Reverse Diffusion Process

The reverse diffusion process reconstructs the latent audio prior \(z_0\) from pure noise \(z_N \sim \mathcal{N}(0, I)\), step-by-step, using a parametrized denoiser \(\hat{\epsilon}_\theta^{(n)}(z_n, C)\)

  1. Reverse Transition Distribution
\[p_\theta^{\text{mus}}(z_{n-1} \mid z_n, C) = \mathcal{N}(\mu_\theta^{(n)}(z_n, C), \tilde{\beta}_n)\]

At each step n, the model samples \(z_{n-1}\) from a Gaussian with:

  • Mean \(\mu_\theta^{(n)}\)
  • Variance \(\tilde{\beta}_n\)
    1. Mean for Reverse Step
\[\mu_\theta^{(n)}(z_n, C) = \frac{1}{\sqrt{\alpha_n}} \left[z_n - \frac{1 - \alpha_n}{\sqrt{1 - \bar{\alpha}_n}} \hat{\epsilon}_\theta^{(n)}(z_n, C)\right]\]

Where:

  • \[\alpha_n = 1 - \beta_n\]
  • \[\bar{\alpha}_n = \prod_{i=1}^n \alpha_i\]
  • \(\hat{\epsilon}_\theta^{(n)}\): predicted noise at step n - Predicted by the model
  • This formula adjusts \(z_n\) by subtracting estimated noise and rescales it to predict \(z_{n-1}\)
    1. Variance of Reverse Step
\[\tilde{\beta}_n = \frac{1 - \bar{\alpha}_{n-1}}{1 - \bar{\alpha}_n} \beta_n\]
  • This scales the forward diffusion variance \(\beta_n\) into an appropriate reverse-time variance.
    1. Diffusion Coefficients
\[\alpha_n = 1 - \beta_n,\quad \qquad \bar{\alpha}_n = \prod_{i=1}^{n} \alpha_i\]
  • \(\alpha_n\) controls how much signal is preserved at each step.
  • \(\bar{\alpha}_n\) is the cumulative product of all previous \(\alpha\)’s and is used in rescaling.

Training Details

Authors used three types of input dropout during training:

  1. Dropout #1 – Drop everything (5% chance)
    1. The model sees no text, no beat, and no chord input.
    2. Why?
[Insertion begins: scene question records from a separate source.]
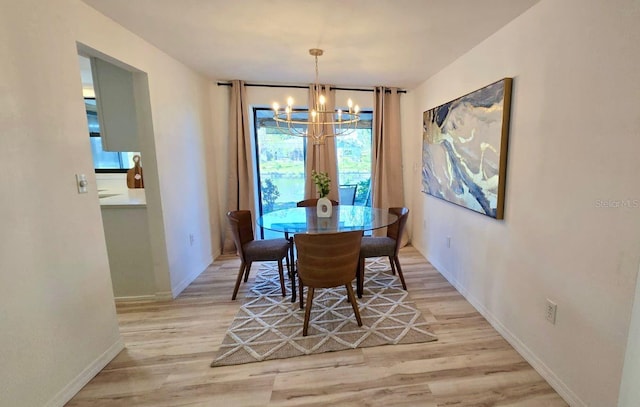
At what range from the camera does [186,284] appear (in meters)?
Result: 2.92

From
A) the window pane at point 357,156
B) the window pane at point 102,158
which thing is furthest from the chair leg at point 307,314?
the window pane at point 102,158

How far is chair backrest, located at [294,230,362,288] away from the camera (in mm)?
1969

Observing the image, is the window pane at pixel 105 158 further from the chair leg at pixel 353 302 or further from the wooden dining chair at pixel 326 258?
the chair leg at pixel 353 302

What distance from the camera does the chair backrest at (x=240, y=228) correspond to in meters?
2.54

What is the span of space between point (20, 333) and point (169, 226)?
1.37m

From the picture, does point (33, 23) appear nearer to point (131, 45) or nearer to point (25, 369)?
point (131, 45)

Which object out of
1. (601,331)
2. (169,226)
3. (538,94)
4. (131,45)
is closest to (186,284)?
(169,226)

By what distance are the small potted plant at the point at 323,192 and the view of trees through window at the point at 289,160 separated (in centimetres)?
124

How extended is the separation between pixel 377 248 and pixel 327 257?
0.87m

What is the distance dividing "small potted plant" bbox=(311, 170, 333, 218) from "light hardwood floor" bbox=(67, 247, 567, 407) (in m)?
1.32

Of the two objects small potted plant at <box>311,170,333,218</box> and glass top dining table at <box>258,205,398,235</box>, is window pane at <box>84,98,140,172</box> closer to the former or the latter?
glass top dining table at <box>258,205,398,235</box>

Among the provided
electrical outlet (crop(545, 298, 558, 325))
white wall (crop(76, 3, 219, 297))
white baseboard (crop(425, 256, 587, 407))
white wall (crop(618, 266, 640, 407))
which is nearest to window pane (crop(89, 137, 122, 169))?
white wall (crop(76, 3, 219, 297))

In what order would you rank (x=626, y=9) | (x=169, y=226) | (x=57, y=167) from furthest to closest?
(x=169, y=226) < (x=57, y=167) < (x=626, y=9)

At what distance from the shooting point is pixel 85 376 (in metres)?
1.67
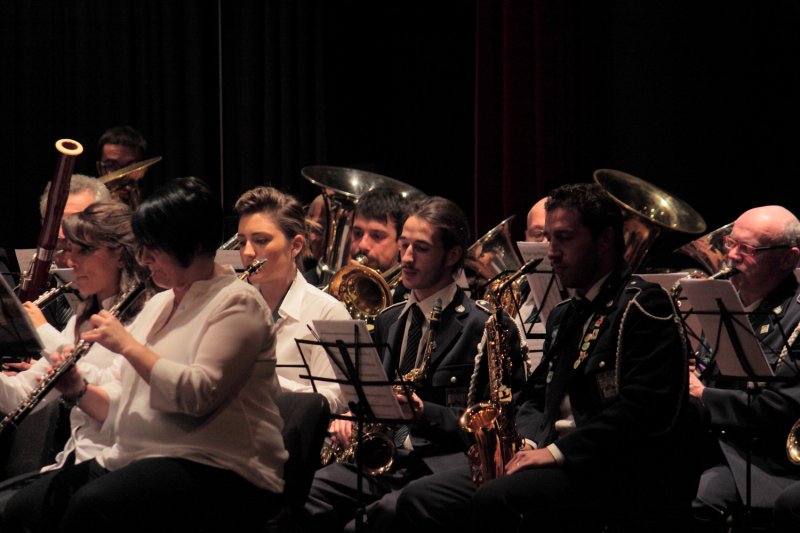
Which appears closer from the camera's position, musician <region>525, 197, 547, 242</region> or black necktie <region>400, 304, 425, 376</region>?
black necktie <region>400, 304, 425, 376</region>

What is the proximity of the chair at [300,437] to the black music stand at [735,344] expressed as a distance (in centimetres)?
132

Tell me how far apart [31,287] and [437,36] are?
11.7 feet

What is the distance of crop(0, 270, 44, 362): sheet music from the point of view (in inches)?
116

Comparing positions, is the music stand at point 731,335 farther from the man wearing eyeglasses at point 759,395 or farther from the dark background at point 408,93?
the dark background at point 408,93

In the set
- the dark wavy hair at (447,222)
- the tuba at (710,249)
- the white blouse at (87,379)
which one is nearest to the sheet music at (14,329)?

So it learns to generate music even with zero guidance (like unconditional generation).
  2. Dropout #2 – Drop one input at a time (5% chance)
    1. It might drop just text, or just beats, or just chords.
    2. Helps the model handle incomplete input (e.g., caption but no beat info).
  3. Dropout #3 – Mask parts of a prompt
    1. The longer the prompt, the more likely it is to be partially masked.

      \[\text{Mask chance} = \min\left(100, \frac{10N}{M}\right)\%\]

      where:

      • N = number of sentences in the current prompt
      • M = average sentences across prompts
    2. Then, remove 20–50% of sentences randomly
    3. This teaches the model to deal with short or incomplete captions.

Hardware

  • Training used 4× Tesla V100 GPUs and 8× RTX 8000s.
  • Took 5–10 days
  • Effective batch size: 32

Inference

During training, the model is given the actual (ground-truth) beats and chords.

But during inference (real-world use), it must predict those from just the text description.

Given only a text caption like:

“Soothing techno music with 120 bpm in the key of D major.”

The model must automatically figure out:

  1. Where the beats are (when each beat happens)
  2. What the chords are (and when they change)

To do this, Mustango uses two separate pre-trained transformer models:

1. Beat Predictor — Using DeBERTa Large

  • Input: Text caption
  • Output:
    1. Beat Count (1 to 4): The beat count (meter) of corresponding music
      • Predicted using classification on the first token (4-class classification)
    2. Beat Timings (the rhythm): The sequence of interval duration between the beats (their timing)
      • Predicted as float values from the next tokens (durations between beats)

Example: Suppose the model predicts:

  • Beat Count: 2
  • Intervals: t1, t2, t3, t4, …

Then the beat positions will be:

  • Beat 1 at t1
  • Beat 2 at t1 + t2
  • Beat 1 again at t1 + t2 + t3
  • Beat 2 again at t1 + t2 + t3 + t4
  • And so on…

(Repeated in alternating fashion for 10 seconds)

2. Chord Predictor — Using FLAN-T5 Large

Predict the chords used in the music, and when each chord happens.

  • Input:
    • The text caption
    • Verbalized beat sequence from DeBERTa:

      Timestamps: t1, t1 + t2, t1 + t2 + t3 . . . , Max Beat: 2

  • Output:
    • Chord progression over time in natural language
    • For example:

      “Am at 1.11; E at 4.14; C#maj7 at 7.18”

This is a sequence-to-sequence generation task, where the model outputs something that looks like music sheet annotations.

  • Any chords predicted after 10 seconds are ignored (since all music samples are only 10 seconds long)

How Good Are the Beat & Chord Predictors?

During inference, Mustango predicts beats & chords from text. But do these predicted features work well?

  • When Control Sentences Are Present (TestB), Predictors do very well: 94.5% accuracy
  • When Control Sentences Are Missing (TestA): Performance dips, but still better than Tango
    • This means the predictors don’t hurt Mustango’s quality when control is missing

Final Output

Now you have:

  • Beat sequence: when each beat hits
  • Chord sequence: when chords start and change

These are passed into the MuNet denoiser, and the final music is generated using reverse diffusion.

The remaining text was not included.